565397 - Idle slaves should reboot after 6 hours, so they get puppet/opsi changes

John O'Duinn [:joduinn] (please use "needinfo?" flag)

Reporter

Description

•

15 years ago

RelEng slaves are configured to check puppet/opsi on reboot. All good. However, during rollout of puppet changes recently, we discovered a side-effect of this - any slaves which have been idle for days have not rebooted, hence not picked up the config mgmt changes. This meant that enabling puppet builds in production required us to manually verify all slaves (including idle slaves) had rebooted and picked up the changes, before we could start doing android builds in production. We should force slaves, even if they have been idle, to reboot every 6? 12? hours. This would ensure that every slave checks for updates and simplify future rollouts.

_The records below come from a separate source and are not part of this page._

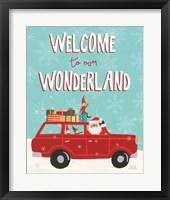 Framed Holiday Travelers IV Wonderland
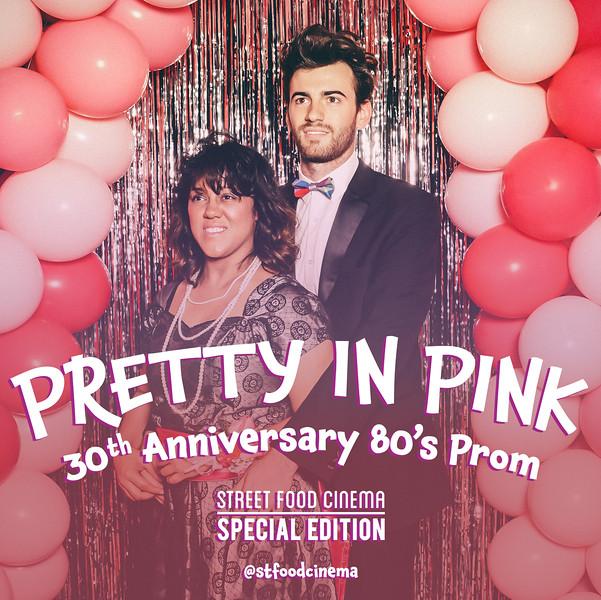 Street Food Cinema presents Pretty in Pink 30th Anniversary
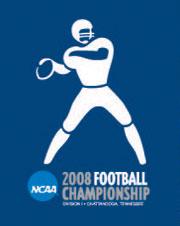 2008 NCAA Division I Football Championship Game Postseason college football game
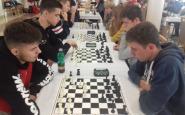 šach školy 19 (15).jpg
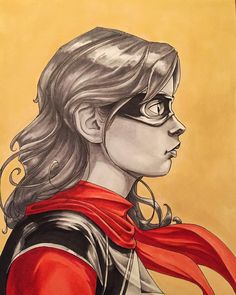 Ms Marvel Kamala Khan copic marker portrait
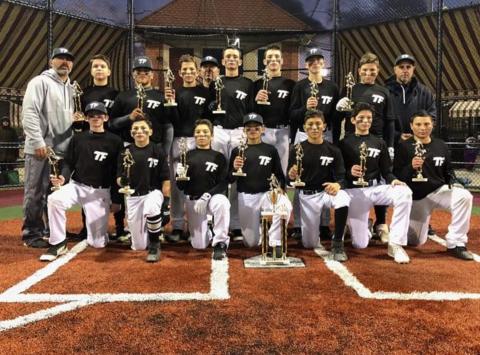 baseball fundraising - TEAM FRANCISCO Notorious 9 13U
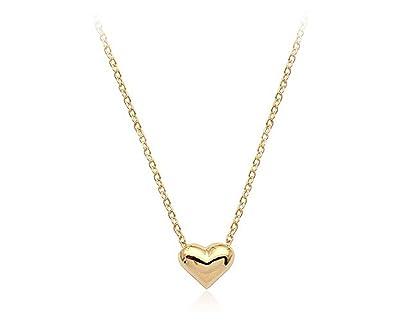 Amazon simple small smooth heart pendant necklace fashion amazon simple small smooth heart pendant necklace fashion jewelry for women gold jewelry aloadofball Images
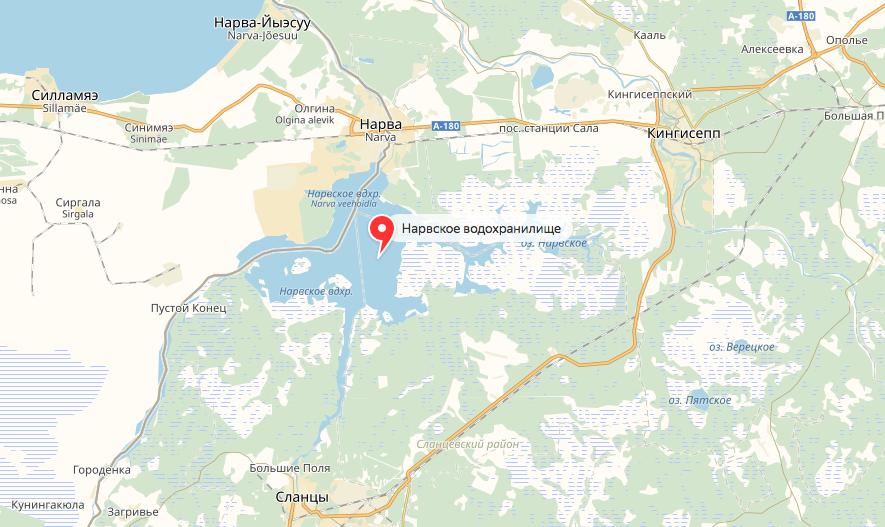 Нравское водохранилище. Фото яндекс.карты.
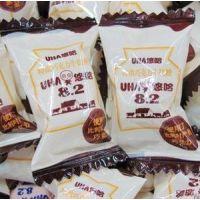 散装糖果批发 UHA悠哈特浓巧克力牛奶糖 喜糖 休闲食品 零食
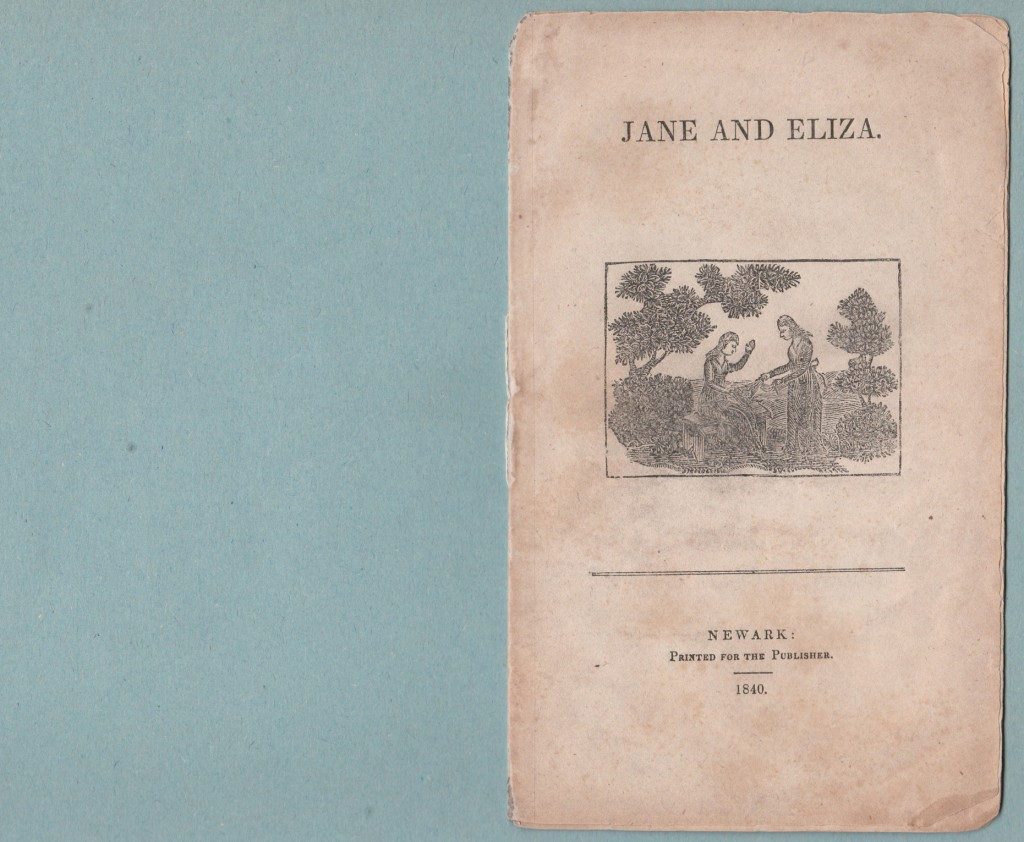 Jane and Eliza
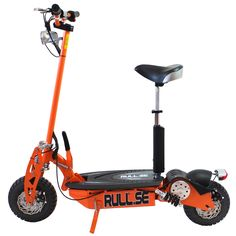 El-scooter 1300W - ORANGE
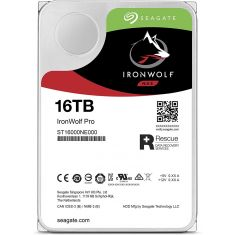 Seagate HDD Internal for NAS IronWolf Pro 16TB + Rescue [ST16000NE000]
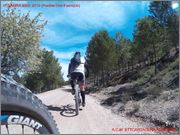 (19/04/2015) IIª SAGRA BIKE 2015 II_SAGRA_BIKE_2015_74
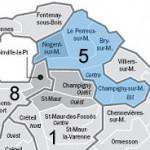 Nouvelle circonscription législative de Nogent sur Marne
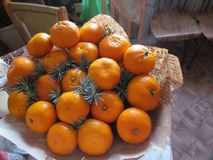 Mandarines bij de vooravond van Nieuwjaar stock fotografie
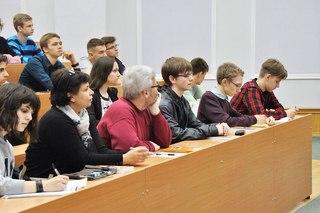 Встреча с А.А.Талызиной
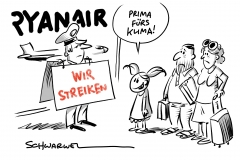 Tarifkonflikt: Streik bei Ryanair trifft 55.000 Passagiere + Klima, Klimawandel
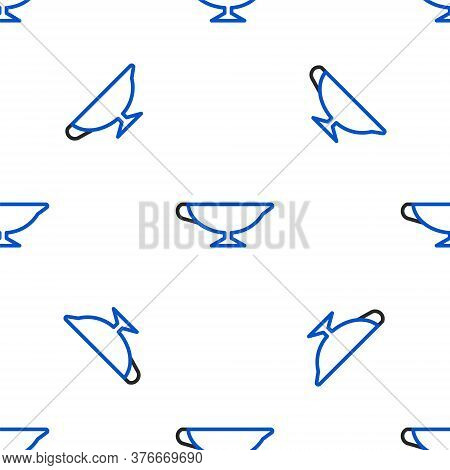 Line Sauce Boat Icon Isolated Seamless Pattern On White Background. Sauce Bowl. Colorful Outline Con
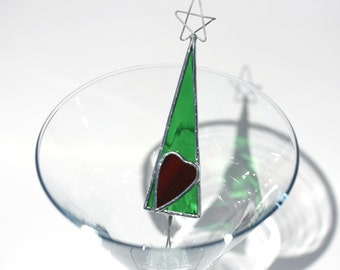 Green Christmas Tree with Red Heart stained glass Christmas tree ornament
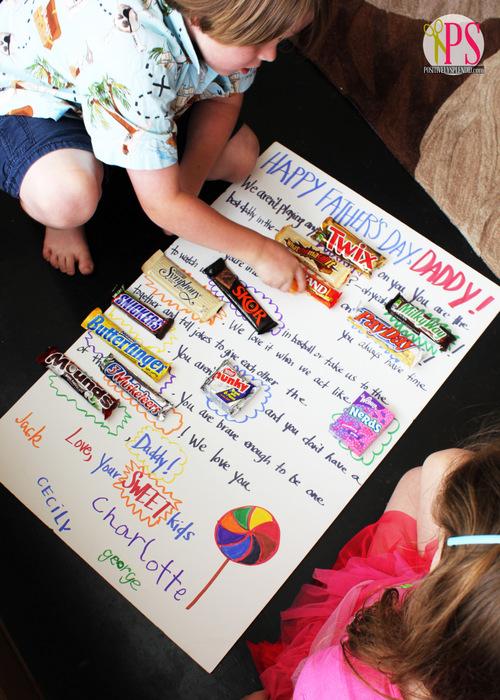 Kids' Candygram Gift Idea :: PositivelySplendid.com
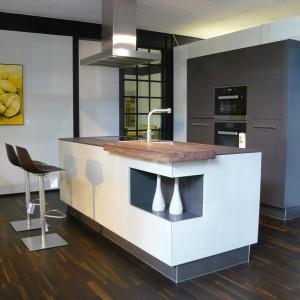 Rempp Designküche imi Beton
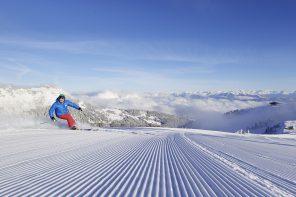 Karyntia, słoneczny urlop zimowy po południowej stronie Alp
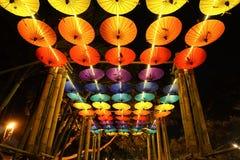 Umbrellas decoration in Chiang Mai Flower Festival, Thailand Stock Photos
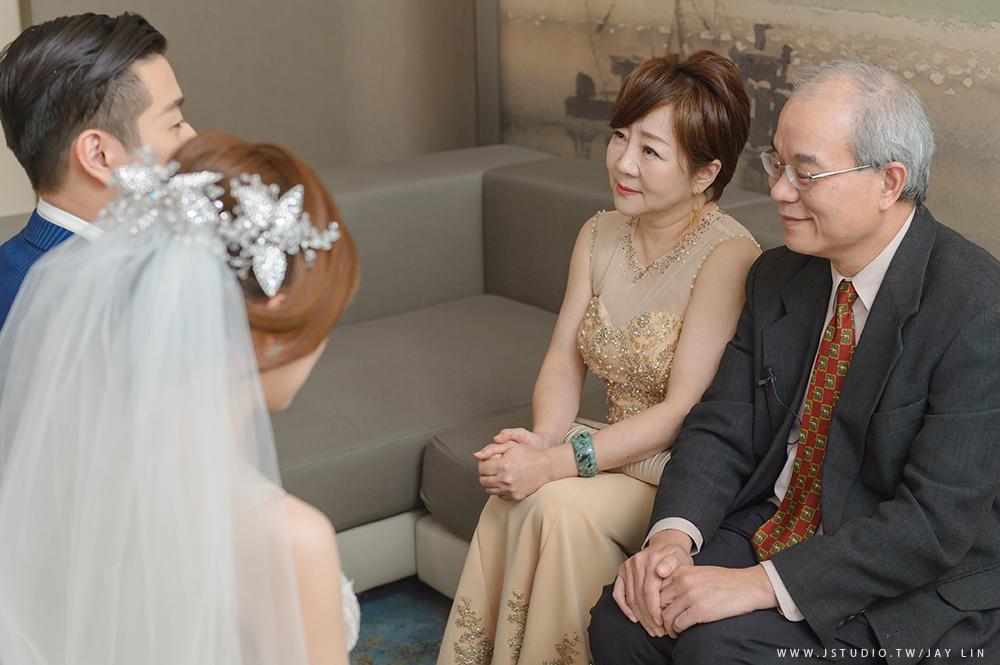 婚攝 台北婚攝 婚禮紀錄 推薦婚攝 美福大飯店JSTUDIO_0115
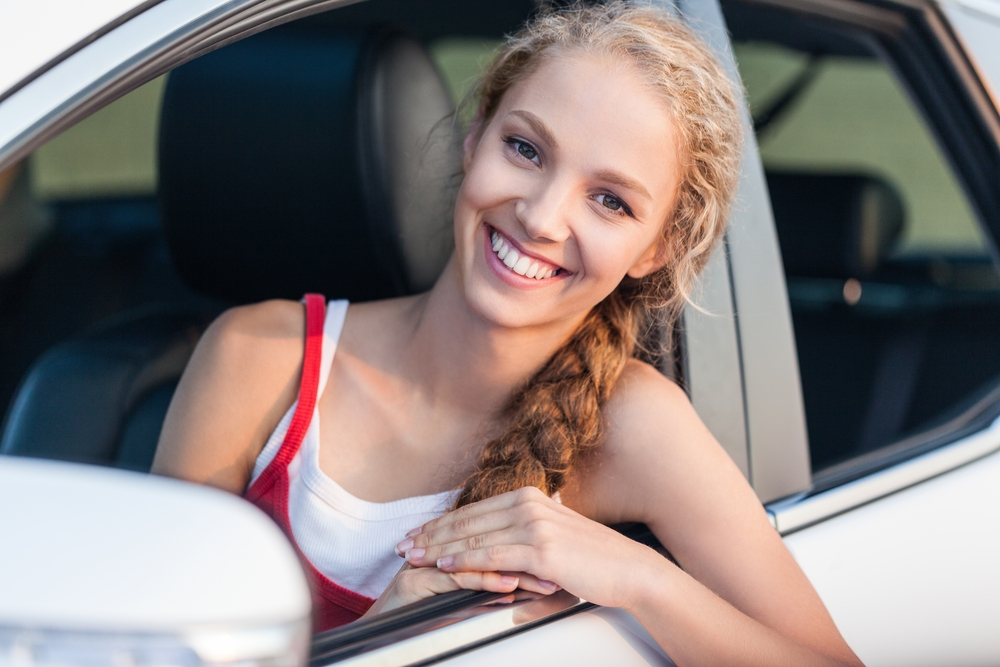 Loans Without Checking Account >> How To Get A Cash Advance Loan Without A Checking Account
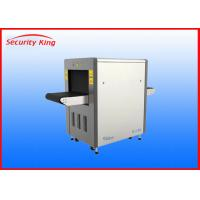 Quality Small XST-5030 Parcel / Luggage Airport Security X Ray Scanner With High Penetration for sale
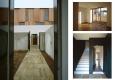 366-jean-pierre-pranlas-architecte-montreuil-coeur-de-ville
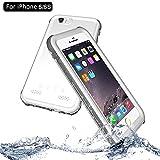 NewTsie iPhone 6 / iPhone 6s Wasserdicht Stoßfest Hülle, IP68 Zertifiziert Schutzhülle Staubdicht mit Eingebautem Displayschutzfolie für Apple iPhone 6/6s 4.7 inch (P-Weiß)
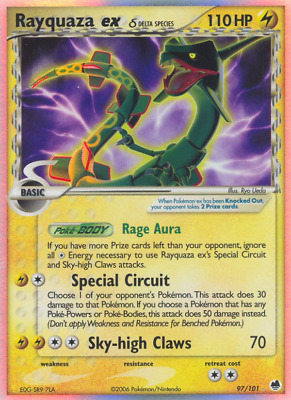 Rayquaza ex δ - 97 - Heavily Played Holofoil - EX: Dragon Frontiers - Pokemon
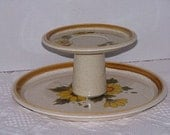 Upcycled 2 Tier Cake Stand / Cupcake Stand / Dessert Plate Stand / Vintage Inspired Mikasa / Wedding Home Decor / Center Piece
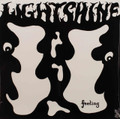 Lightshine - Feeling lp reissue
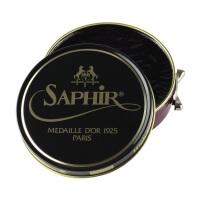 Saphir Medaille d'Or Bordeaux Shoe Polish 100ml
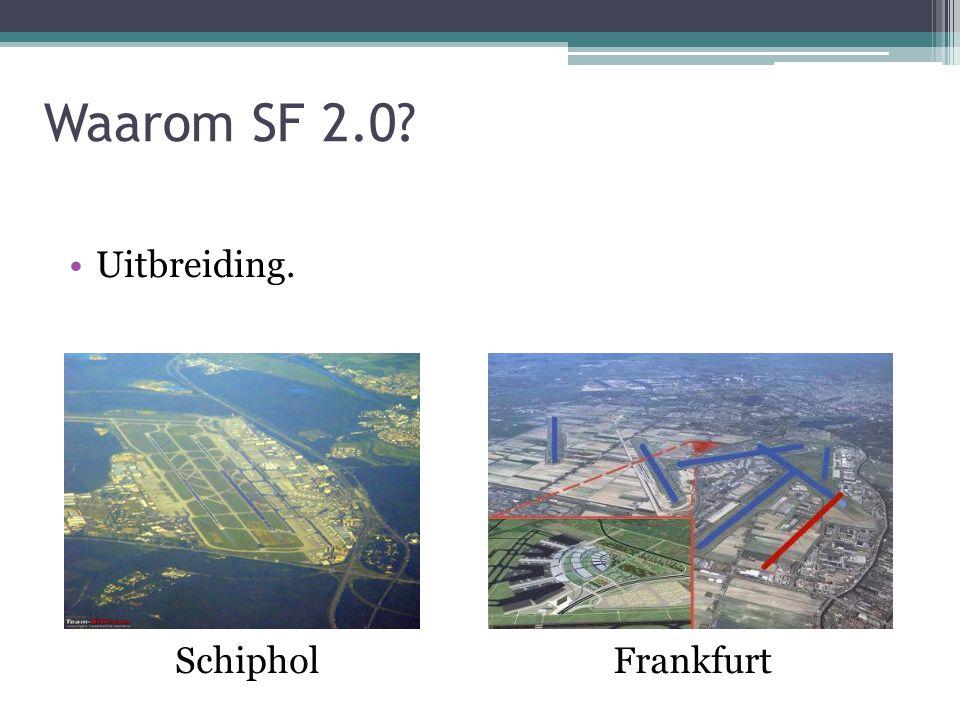 Waarom SF 2.0? Uitbreiding. FrankfurtSchiphol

Chris Cooper [:coop] (he/him)

Updated

•

15 years ago

Whiteboard: [automation][puppet][opsi]

John Ford [:jhford] CET/CEST Berlin Time

Comment 2

•

15 years ago

(from bug 576158) In support of our mobile test pool I wrote a script that reboots a slave after 10 hours of uptime or if a job has been going for more than 10 hours. It is located at http://hg.mozilla.org/build/tools/file/10b1787feb65/buildfarm/mobile/n900-imaging/rootfs/bin/uptime-check.py This script currently runs only on linux but porting to another platform should be mainly finding a source of system uptime information. We'd need to make the first step of *any and every* build on these systems be copying the uptime information to the offset file. The script calls out to reboot-user which is used to cleanly reboot the machine (shutting down the buildslave first). reboot-user does have some mobile specifics that could be removed. This script is running in production in our N900 pool and is reliably rebooting our slaves after 10 hours of non-activity. It also is tested to respect the offset file. This would mean that after deploying a puppet change, we know that after 10 hours every slave is either up to date (because it has rebooted and is back in the pool) or is not up to date (because puppet is running or is about to run), though this depends on making sure that the buildbot slave is only started after a successful puppet run.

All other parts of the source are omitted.